### EXERCISE DETAILS
Images excluded, return every record exactly as it reads.

### WORKING DATA
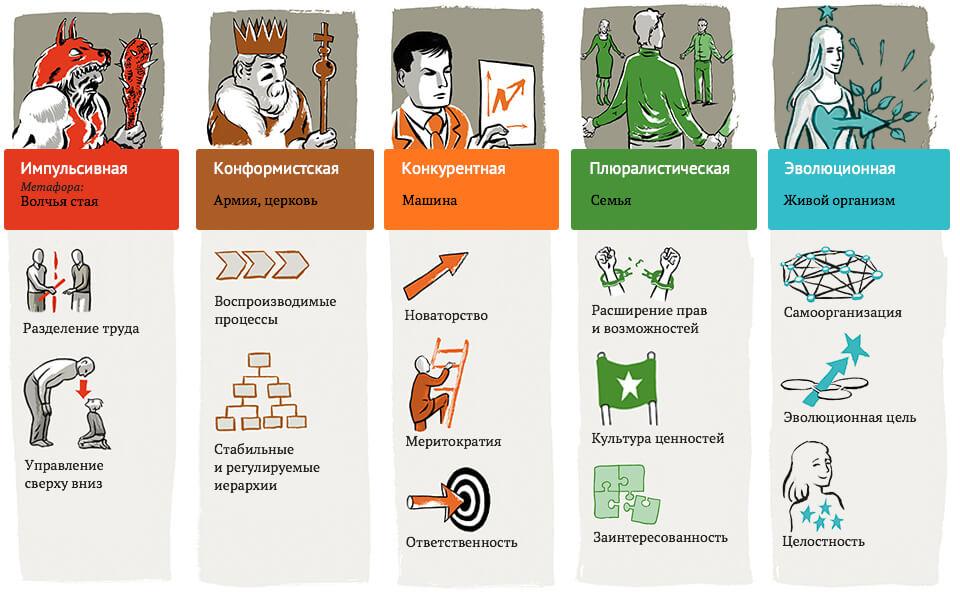 «Цветные организации» (по книге Фредерика Лалу «Открывая организации будущего»)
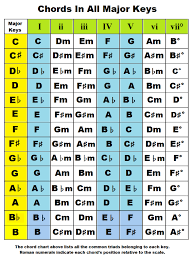 Song Key Chart Piano Chords By Key Chords In The Key Of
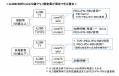 日本肝臓学会「C型肝炎治療ガイドライン」から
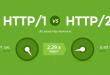 HTTP2 : آموزش استفاده و کار با پروتکل جدید HTTP/2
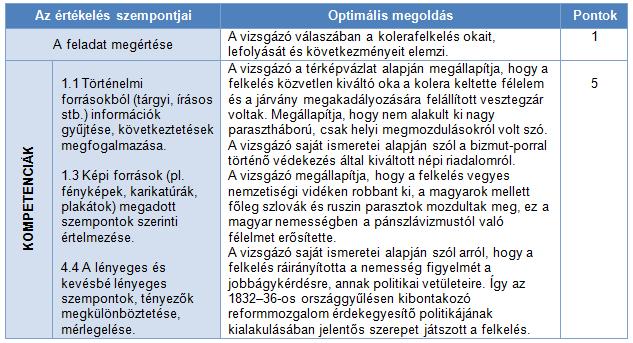 táblázat 1.
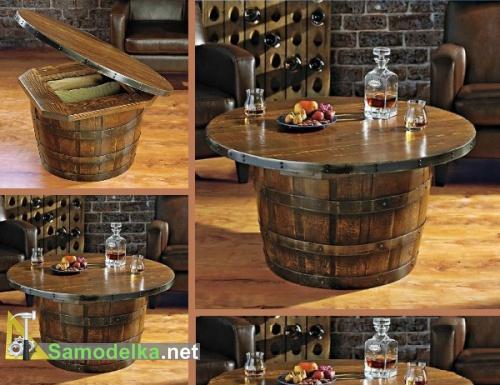 столик и мини бар из деревянной бочки внешний вид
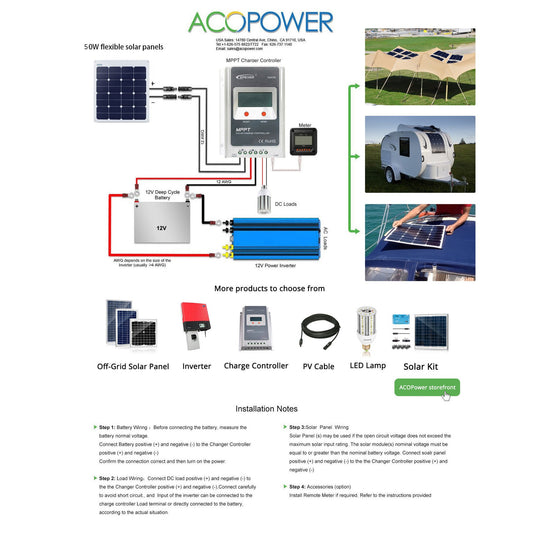 ACOPOWER 55W Thin-Film Flexible Solar Panel (HY-FL-55W)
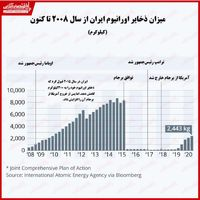 بررسی ذخایر اورانیوم ایران در سالهای اخیر/ بایدن به برجام باز میگردد؟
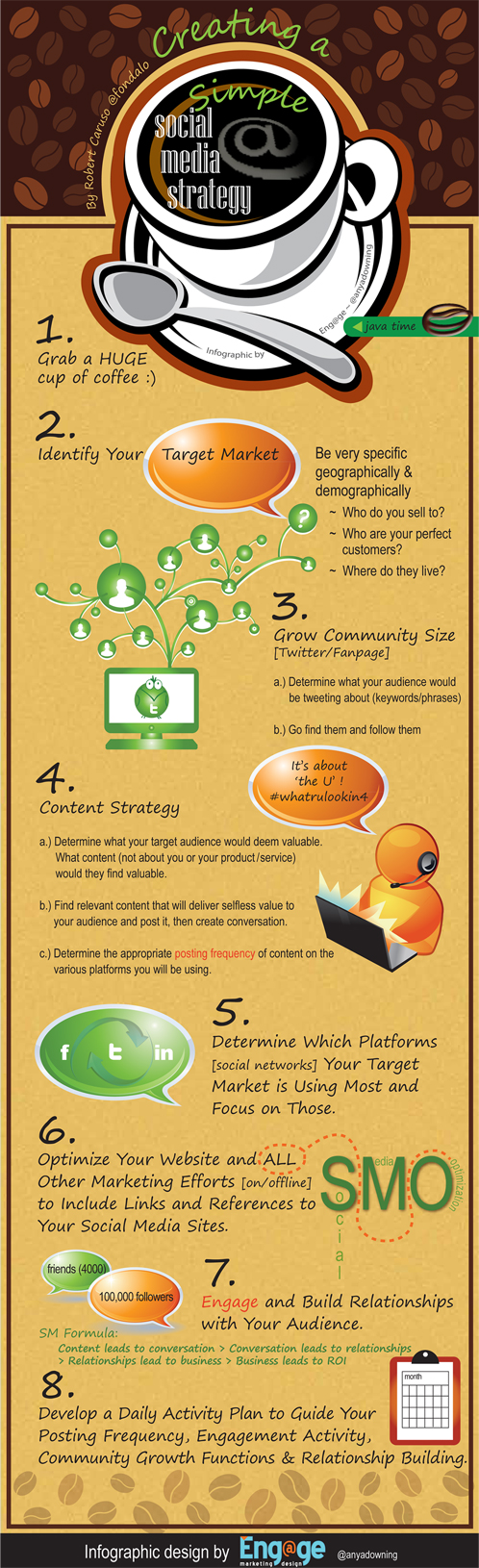 Creating a Simple Social Media Strategy resized 600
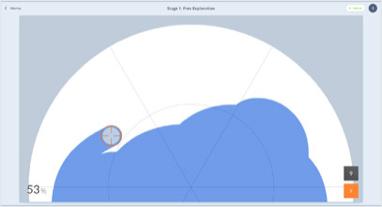 네오펙트 스마트 보드 평과 및 결과 화면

### TASK RESULT
 «Цветные организации» (по книге Фредерика Лалу «Открывая организации будущего»)
 Song Key Chart Piano Chords By Key Chords In The Key Of
 日本肝臓学会「C型肝炎治療ガイドライン」から
 HTTP2 : آموزش استفاده و کار با پروتکل جدید HTTP/2
 táblázat 1.
 столик и мини бар из деревянной бочки внешний вид
 ACOPOWER 55W Thin-Film Flexible Solar Panel (HY-FL-55W)
 بررسی ذخایر اورانیوم ایران در سالهای اخیر/ بایدن به برجام باز میگردد؟
 Creating a Simple Social Media Strategy resized 600
 네오펙트 스마트 보드 평과 및 결과 화면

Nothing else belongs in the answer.